Seafloor seismometers deployed as part of the National Science Foundation’s Cascadia Initiative detected nearly 600 small earthquakes off central Oregon during their first year of operation — quakes that didn’t register on any land-based instruments.

Though the subduction zone can unleash magnitude-9 megaquakes and tsunamis, there’s no reason to think the small tremors are unusual or precursors to something bigger, seismologists say.

Sections of the 700-mile-long fault have probably been popping and snapping all along. But until now, there’s never been such an extensive network of underwater instruments to listen in.

“Putting seismometers out in the ocean is giving us a better understanding of what’s going on, because we’re closer to where the action is,” said Danielle Sumy, of the Incorporated Research Institutions for Seismology, a consortium that develops instruments and shares data.

The goal of the Cascadia Initiative is to assemble a more complete picture of the Northwest’s most dangerous fault — including what to expect the next time it ruptures. In addition to deploying more than 60 ocean-bottom seismometers and pressure gauges, the project also strengthened the land-based seismometer network and upgraded nearly 250 GPS stations to deliver rapid data on the way the region is being squeezed and warped by tectonic forces.

The initiative was funded with $10 million from the 2009 economic-stimulus package.
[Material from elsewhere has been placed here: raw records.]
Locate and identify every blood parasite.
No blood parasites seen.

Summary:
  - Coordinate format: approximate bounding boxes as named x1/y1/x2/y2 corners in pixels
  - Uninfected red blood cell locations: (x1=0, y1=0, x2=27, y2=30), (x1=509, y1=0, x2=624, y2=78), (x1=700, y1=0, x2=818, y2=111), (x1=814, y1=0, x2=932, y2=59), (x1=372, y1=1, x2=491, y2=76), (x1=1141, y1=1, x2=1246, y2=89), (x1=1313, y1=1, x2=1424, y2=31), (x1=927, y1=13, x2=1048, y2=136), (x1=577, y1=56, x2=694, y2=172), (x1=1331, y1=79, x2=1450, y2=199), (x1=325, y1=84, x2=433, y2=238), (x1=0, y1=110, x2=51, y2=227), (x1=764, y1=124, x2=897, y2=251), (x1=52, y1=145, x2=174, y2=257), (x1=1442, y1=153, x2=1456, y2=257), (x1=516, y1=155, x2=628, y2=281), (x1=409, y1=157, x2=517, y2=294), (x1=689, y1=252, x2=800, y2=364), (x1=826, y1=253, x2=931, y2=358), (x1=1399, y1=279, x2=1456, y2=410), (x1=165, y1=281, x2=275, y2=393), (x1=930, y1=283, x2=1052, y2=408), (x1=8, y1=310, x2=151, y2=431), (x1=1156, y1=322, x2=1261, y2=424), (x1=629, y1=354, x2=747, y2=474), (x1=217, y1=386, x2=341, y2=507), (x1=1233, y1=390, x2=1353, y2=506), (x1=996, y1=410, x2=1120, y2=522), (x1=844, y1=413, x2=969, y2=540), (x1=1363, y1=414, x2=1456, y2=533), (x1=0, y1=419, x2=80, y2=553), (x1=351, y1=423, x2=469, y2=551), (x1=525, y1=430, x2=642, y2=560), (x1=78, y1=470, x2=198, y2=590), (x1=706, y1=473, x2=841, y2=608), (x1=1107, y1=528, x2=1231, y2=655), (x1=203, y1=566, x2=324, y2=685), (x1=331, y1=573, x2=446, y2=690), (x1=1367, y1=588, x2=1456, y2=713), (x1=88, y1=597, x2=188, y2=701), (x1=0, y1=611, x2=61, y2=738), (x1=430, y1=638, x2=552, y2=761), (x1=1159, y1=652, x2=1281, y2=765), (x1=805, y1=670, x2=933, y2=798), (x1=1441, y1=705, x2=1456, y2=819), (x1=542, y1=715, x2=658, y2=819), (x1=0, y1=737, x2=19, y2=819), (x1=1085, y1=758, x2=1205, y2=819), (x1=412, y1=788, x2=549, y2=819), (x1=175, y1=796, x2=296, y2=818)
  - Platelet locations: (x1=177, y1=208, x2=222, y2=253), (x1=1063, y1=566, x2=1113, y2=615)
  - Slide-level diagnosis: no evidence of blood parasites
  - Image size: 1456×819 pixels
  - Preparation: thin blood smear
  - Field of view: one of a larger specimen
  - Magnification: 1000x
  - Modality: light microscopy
The White House included it on a list of 100 Recovery Act projects “that are changing America.”

The first results, published Tuesday in a special section of the journal Seismological Research Letters, also include reports on the fault’s structure and the use of ocean-bottom sensors to track tsunamis and provide warnings.

Geologists have long puzzled over the lack of small earthquakes on the Cascadia Subduction Zone, where the tectonic plate comprising the seafloor is being forced under the North American plate. Most subduction zones around the world are rattled by frequent quakes, so many experts once argued that Cascadia’s relative quiet proved the fault didn’t pose any threat.

But the silence took on a more ominous air by the early 1990s, when geologists uncovered evidence of monstrous earthquakes and tsunamis in the past, the most recent in 1700.

“We now realize that the reason it’s so quiet is that it’s locked and accumulating strain,” said seismologist Susan Schwartz, of the University of California, Santa Cruz. “And it’s certain that it will experience a large earthquake again.”

Studying the fault is tough because much of it is underwater and 70 miles or more offshore.

Starting in 2011, Cascadia Initiative scientists on board research ships deposited seismometers in water up to 1.5 miles deep. For shallower sites near shore, they designed new instruments encased in cone-shaped metal shields to prevent them from being snagged by trawl nets.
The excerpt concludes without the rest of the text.